Yeah, the past ten years had been amazing all right. Amazingly insane.

And, yet, at times, it had been amazingly wonderful as well. But now, exhausted to the point of delirium, his flask empty and the wet pack of smokes on his desk far past the point of no return, Rosenfield wasn't sure he could continue this way any longer. He wasn't growing any younger, or any prettier, and life was beckoning him to return to the folds of whatever normality he'd ever dared to cherish.

A life that consisted of a quiet meal in a top French restaurant, a glass of fine wine by the fireplace and a good book ... maybe even one that didn't have pictures of murder victims staring back at him with their lifeless milk-white eyes, daring him to try and find their killers.

A life that promised no more hayrides through one-horse towns to get to a makeshift morgue set up in some elementary school infirmary. No more stinking corpses assailing his senses at four a.m.
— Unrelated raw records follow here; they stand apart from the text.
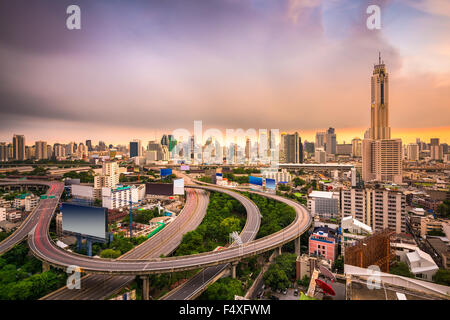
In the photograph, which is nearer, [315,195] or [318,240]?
[318,240]

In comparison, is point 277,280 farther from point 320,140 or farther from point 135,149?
point 320,140

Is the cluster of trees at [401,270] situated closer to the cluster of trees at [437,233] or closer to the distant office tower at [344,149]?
the cluster of trees at [437,233]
No more listing blindly on the wrong side of nowhere, choking down inedible grease-covered slop morning noon and night with Cooper siding instinctively with any moron that appealed to him on the basis of sheer inanity alone.

No more sleepless nights spent wondering if Cooper thought about him one half as much as he thought about Cooper. Worrying about him. Wanting him. Needing him.
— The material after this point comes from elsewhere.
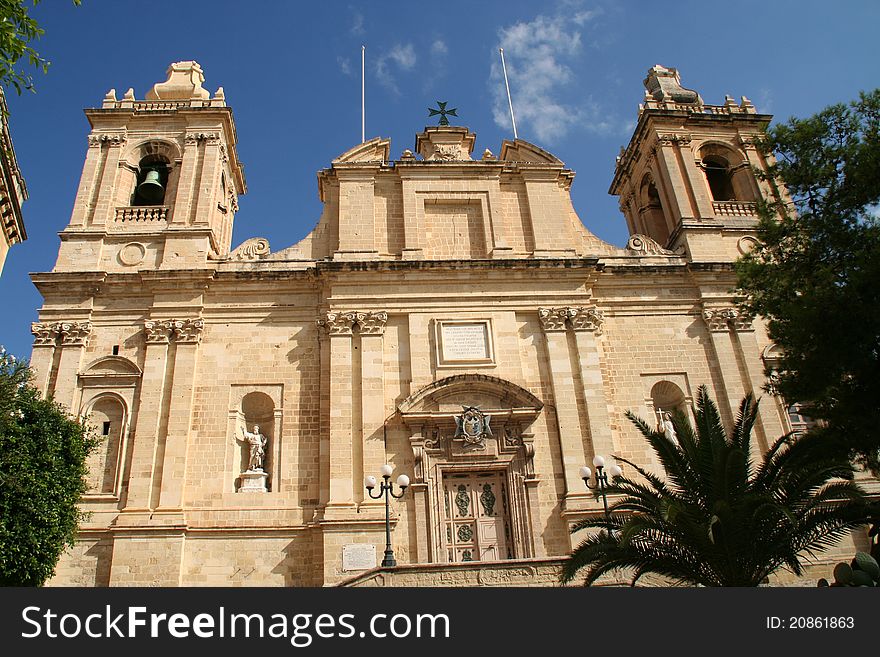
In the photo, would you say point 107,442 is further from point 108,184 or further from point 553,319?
point 553,319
Rosenfield felt a bit of exhaustion-inspired hilarity bubble up at that thought. Needing Dale Cooper was like being addicted to potato chip collecting. Sure, you could do it, but when the men in the white coats came to take you away you'd better not look too surprised, fella.

But there was no denying that he needed Cooper. Even after ten years of trailing after a man whose idea of a good time was taste-testing baked goods and automatic drip sludge from the bottom of any coffee pot in sight, Albert Rosenfield couldn't honestly say that he could live happily without him.

Because, for all Cooper's eccentricities, for all of his quirks, for all of his flights into pure insanity, no one had ever understood, accepted or loved Rosenfield more. Trusted him without thought, shone with pride every time he introduced him, stood up for him fearlessly, often at the price of his own reputation, occasionally at the price of a right hook to his jaw.

"I don't give a damn Albert," he'd once said, after they'd been chased out of some backwater burg at dawn by four hulking deputies and two large police dogs. "-You're- my partner and that's the final word on the subject. Now, if you'd reach under your seat, you'll find that thermos of coffee I confiscated from the station before we were so rudely evicted. If they complain, we'll tell Gordon it was evidence. Agreed?"

Rosenfield had agreed ... grudgingly. And in doing so, lost whatever was left of his heart to the man in the driver's seat next to him, drinking the last bit of sludge stolen from the burnt coffee pot of yet another backwoods sheriff's station.

And, surprise, surprise ... the night that followed had been wonderful.

Cooper was beautiful, there was no denying that. Beautiful, brilliant and passionate, and who was he to complain. He'd never find another like him, he should count himself blessed, but damn it ... the man was impossible.

And, damn it all to Hell ... wonderful as well.

The phone by his beside started to ring, and he knew without picking it up who was on the other end of it. It was Cooper, probably already in the hotel dining room, waiting impatiently for him to join him for another heady discussion on the modus operandi of murder, the nature of Zen, the mysteries of evil -- and of love.

If he were lucky, very lucky, maybe they'd find time that evening to discuss the latter in greater detail, winding around each other warmly, even just falling asleep together, allowing him for one night to forget that they were anything but partners, allowing all rifts to close and drifting off into a place where all things were bright, shining ... and wonderful.